Patterns of behavior are not easy to change, especially patterns of overindulgence. A lot is holding us back and standing in the way of change, particularly these four stoppers (Clarke et al., 2014):

  1. The secret that they were overindulged, which they don't talk about to avoid ridicule and feelings of guilt.
  2. If they have not recognized overindulgence and named it, they may not know what they are wrestling with.
  3. They want to avoid hurting their parents, who had good intentions.
  4. They may have no clue whatsoever about what to do about it.

How to Move On

  1. Speak openly (about the secret) without blame when we talk about overindulgence.
  2. Name it. Once overindulgence has been named, we can talk about it, think about it, and gain insights into our beliefs and behaviors.
  3. Respect the good intent behind parental overindulging, but realize that good intention does not always have the impact one expected.
  4. Get a clue.
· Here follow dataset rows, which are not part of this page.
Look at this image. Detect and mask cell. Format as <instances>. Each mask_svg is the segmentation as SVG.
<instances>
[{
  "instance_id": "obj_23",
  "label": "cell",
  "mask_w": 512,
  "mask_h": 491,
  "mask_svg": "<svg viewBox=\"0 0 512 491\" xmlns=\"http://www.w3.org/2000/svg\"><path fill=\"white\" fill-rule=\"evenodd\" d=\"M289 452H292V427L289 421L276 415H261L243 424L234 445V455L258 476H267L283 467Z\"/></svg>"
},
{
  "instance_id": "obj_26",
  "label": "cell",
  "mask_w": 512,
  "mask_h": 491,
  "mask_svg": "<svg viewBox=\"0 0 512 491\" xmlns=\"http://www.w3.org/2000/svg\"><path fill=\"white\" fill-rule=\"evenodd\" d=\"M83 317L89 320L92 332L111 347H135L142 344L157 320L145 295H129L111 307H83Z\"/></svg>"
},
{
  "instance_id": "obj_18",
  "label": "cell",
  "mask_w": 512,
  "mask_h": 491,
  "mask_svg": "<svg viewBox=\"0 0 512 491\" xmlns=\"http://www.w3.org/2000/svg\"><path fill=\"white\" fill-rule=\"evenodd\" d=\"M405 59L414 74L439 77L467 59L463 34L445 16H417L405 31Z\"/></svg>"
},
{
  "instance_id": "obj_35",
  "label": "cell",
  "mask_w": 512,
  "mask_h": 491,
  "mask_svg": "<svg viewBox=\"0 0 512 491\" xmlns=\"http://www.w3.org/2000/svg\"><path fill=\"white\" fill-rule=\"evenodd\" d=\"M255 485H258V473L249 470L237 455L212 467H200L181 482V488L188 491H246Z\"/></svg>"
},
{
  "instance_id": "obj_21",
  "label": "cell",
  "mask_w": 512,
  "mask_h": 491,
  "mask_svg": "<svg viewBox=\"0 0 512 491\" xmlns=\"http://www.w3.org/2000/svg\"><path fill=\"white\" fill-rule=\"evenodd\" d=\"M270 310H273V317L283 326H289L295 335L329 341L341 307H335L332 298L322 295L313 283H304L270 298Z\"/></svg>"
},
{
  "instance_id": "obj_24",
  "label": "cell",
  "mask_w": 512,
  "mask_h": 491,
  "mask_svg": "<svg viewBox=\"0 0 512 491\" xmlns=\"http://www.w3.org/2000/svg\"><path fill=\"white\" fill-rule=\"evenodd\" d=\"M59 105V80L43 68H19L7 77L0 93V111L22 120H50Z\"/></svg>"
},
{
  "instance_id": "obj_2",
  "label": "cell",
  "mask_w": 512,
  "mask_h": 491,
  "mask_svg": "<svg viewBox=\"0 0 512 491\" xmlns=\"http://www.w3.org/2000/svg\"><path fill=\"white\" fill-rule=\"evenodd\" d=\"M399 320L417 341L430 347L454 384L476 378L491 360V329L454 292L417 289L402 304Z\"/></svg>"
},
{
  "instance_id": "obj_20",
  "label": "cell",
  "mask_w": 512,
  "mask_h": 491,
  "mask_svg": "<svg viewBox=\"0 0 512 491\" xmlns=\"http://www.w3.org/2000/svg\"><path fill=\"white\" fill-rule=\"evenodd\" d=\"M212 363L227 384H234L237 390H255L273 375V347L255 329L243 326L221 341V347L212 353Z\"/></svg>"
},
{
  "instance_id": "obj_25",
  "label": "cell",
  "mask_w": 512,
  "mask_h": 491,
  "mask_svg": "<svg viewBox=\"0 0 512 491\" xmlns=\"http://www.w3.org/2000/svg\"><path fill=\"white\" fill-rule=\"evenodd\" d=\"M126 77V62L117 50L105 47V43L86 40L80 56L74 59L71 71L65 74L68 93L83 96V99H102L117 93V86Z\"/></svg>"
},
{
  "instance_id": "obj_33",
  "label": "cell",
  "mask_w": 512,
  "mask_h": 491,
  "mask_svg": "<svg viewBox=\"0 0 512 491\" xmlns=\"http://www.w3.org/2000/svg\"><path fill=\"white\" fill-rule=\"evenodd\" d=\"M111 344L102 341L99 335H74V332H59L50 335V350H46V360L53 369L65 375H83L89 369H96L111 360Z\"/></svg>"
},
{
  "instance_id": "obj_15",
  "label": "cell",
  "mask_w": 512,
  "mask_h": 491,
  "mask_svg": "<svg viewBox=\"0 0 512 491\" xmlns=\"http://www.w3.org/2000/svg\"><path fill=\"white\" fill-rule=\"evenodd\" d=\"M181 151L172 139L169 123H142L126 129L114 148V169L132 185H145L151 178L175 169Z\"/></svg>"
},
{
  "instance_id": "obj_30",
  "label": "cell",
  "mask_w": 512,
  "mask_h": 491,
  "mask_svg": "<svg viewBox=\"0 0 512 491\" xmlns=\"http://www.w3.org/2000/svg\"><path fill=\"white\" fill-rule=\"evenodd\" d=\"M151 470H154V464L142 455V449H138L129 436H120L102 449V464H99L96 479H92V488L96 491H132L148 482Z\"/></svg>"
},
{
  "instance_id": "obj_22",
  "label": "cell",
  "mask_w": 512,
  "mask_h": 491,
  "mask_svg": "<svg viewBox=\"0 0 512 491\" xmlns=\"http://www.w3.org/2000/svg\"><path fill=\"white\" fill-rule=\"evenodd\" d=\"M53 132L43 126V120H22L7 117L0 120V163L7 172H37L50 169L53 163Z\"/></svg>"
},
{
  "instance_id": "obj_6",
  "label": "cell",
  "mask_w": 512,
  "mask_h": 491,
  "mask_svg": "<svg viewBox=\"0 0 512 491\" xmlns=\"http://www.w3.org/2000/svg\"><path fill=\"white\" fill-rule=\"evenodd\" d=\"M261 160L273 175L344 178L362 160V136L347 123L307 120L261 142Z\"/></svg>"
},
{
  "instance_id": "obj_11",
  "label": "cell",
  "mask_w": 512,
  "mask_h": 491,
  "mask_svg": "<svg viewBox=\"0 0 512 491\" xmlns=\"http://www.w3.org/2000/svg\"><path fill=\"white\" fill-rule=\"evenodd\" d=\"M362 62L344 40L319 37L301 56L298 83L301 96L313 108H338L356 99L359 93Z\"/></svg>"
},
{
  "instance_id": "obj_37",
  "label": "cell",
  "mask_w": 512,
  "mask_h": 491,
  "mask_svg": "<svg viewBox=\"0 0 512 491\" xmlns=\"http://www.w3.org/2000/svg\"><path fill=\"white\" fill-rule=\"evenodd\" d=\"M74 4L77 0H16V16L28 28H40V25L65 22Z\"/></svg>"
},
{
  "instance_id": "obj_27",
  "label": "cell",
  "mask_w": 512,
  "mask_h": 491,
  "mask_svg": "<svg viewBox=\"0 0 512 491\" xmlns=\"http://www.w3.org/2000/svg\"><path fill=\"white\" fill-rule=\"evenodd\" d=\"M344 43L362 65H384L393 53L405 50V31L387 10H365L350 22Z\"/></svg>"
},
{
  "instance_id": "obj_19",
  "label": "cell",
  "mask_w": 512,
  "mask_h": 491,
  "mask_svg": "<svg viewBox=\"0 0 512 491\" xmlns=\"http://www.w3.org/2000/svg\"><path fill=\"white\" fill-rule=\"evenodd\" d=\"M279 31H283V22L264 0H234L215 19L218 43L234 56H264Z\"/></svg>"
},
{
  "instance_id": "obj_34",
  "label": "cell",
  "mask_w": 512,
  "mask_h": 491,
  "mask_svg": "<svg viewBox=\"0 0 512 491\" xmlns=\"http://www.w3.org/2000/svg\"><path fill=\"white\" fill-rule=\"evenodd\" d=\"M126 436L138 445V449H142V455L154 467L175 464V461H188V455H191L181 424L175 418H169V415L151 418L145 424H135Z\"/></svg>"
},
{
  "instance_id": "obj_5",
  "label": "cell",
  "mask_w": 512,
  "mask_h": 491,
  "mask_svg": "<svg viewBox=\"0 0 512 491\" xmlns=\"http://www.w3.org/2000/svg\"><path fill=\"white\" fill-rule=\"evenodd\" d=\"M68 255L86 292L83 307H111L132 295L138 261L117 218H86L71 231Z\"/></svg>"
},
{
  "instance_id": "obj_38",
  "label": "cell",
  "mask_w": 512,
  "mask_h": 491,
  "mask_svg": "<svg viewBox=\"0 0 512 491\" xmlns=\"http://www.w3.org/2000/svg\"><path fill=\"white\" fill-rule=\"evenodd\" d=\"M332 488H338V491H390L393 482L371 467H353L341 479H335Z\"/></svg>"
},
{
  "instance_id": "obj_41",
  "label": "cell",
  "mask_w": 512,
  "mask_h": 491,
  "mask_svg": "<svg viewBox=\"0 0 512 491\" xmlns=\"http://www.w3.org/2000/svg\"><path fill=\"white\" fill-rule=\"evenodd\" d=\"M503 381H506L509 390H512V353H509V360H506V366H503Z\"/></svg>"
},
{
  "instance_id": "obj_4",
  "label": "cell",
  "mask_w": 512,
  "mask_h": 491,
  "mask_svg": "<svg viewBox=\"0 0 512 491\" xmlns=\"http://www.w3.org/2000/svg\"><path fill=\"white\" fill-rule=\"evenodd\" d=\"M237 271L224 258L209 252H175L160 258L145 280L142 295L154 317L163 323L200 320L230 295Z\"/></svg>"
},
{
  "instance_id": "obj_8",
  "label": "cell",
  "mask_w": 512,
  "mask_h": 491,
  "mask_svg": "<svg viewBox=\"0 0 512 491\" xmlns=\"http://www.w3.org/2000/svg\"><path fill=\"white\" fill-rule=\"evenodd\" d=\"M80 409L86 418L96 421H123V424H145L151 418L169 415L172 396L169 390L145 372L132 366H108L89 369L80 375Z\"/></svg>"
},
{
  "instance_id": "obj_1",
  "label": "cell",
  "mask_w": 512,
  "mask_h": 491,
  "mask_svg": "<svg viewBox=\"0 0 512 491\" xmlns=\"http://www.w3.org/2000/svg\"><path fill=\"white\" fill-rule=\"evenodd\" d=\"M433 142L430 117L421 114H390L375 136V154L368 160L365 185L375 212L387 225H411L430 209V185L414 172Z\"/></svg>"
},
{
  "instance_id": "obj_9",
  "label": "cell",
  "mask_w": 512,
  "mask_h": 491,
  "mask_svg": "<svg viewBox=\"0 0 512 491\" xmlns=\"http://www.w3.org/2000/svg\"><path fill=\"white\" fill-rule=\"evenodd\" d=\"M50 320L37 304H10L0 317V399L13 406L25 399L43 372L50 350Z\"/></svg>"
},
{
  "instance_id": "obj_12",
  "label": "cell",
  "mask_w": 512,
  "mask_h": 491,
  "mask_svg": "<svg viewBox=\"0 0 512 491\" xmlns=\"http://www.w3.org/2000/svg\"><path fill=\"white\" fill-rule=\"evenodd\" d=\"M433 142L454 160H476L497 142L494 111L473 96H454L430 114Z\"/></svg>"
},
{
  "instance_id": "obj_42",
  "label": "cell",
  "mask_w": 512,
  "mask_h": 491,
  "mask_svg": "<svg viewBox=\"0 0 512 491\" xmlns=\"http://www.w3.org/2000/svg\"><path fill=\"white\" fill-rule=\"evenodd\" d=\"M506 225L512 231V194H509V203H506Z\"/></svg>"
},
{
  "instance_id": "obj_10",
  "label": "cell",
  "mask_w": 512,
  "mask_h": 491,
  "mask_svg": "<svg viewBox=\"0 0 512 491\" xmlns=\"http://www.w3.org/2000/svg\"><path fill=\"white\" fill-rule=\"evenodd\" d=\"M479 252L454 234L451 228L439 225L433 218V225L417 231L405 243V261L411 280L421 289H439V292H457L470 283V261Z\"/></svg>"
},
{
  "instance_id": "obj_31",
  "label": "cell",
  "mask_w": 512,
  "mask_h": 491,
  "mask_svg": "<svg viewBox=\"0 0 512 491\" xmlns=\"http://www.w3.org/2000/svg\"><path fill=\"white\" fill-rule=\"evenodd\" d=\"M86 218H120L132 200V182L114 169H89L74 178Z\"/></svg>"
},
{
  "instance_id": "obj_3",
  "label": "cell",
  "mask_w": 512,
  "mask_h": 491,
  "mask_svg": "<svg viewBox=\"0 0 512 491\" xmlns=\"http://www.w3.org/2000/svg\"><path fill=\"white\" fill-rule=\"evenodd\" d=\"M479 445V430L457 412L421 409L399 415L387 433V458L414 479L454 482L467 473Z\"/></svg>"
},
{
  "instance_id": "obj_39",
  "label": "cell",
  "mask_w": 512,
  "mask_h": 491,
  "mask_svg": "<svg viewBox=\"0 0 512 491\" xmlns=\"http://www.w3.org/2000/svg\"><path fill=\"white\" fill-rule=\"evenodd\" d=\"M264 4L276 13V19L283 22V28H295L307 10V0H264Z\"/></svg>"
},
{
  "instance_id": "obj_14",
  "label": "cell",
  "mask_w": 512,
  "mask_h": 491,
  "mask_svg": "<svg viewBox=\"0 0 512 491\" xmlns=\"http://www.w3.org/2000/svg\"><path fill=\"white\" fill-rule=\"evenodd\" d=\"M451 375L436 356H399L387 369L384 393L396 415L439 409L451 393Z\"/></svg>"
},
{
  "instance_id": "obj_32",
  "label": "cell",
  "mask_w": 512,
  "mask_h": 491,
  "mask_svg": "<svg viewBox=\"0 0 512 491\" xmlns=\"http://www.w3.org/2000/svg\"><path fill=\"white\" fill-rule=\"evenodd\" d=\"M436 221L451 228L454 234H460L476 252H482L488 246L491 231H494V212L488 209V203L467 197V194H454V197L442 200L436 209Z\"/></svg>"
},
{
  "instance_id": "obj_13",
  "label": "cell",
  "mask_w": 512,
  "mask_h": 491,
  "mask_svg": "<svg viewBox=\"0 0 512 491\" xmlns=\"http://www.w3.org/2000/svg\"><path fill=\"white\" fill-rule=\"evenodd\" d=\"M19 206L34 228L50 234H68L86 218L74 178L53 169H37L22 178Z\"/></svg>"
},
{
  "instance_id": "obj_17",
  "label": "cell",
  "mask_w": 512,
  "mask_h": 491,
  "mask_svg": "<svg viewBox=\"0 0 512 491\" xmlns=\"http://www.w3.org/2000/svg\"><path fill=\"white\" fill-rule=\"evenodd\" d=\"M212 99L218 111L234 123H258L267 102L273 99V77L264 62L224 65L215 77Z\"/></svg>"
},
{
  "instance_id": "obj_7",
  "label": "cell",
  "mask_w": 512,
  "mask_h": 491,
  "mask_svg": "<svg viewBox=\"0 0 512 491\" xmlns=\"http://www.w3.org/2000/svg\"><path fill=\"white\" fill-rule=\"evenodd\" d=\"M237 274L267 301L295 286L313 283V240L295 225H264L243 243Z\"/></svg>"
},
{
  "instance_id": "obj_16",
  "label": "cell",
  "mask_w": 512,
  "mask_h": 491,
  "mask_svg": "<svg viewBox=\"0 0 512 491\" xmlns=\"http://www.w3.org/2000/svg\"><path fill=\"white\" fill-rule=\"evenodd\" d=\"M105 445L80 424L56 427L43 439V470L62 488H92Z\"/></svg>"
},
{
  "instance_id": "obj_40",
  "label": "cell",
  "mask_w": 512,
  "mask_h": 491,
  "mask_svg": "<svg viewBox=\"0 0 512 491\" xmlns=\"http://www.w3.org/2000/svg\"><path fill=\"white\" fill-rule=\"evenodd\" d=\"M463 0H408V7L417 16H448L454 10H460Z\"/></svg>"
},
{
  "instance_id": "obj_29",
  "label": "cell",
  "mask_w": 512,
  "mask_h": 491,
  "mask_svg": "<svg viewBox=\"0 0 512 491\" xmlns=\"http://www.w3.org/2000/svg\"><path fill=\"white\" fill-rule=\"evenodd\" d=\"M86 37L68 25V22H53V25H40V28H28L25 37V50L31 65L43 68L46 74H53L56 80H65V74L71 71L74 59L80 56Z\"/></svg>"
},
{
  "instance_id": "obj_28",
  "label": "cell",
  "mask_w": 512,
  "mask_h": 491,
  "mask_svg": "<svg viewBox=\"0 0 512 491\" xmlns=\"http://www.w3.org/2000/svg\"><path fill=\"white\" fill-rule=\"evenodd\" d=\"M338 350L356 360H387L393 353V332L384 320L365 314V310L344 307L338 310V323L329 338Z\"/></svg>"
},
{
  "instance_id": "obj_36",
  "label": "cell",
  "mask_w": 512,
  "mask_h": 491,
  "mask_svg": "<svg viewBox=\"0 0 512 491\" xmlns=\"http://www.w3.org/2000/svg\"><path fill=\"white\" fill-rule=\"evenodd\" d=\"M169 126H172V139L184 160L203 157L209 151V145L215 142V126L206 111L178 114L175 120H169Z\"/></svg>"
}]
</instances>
Open yourself to learning new parenting behaviors.

Practice Aloha. Do all things with love, grace, and gratitude.

© 2022 David J. Bredehoft

References

Bredehoft, D. J., Mennicke, S. A., Potter, A. M., & Clarke, J. I. (1998). Perceptions attributed by adults to parental overindulgence during childhood. Journal of Family and Consumer Sciences Education, 16(2), 3-17.

Clarke, J. I., Dawson, C., Bredehoft, D. J. (2014). How much is too much? Raising likeable, responsible, respectful children - from toddlers to teens - in an age of overindulgence. NY: Da Capo Lifelong press.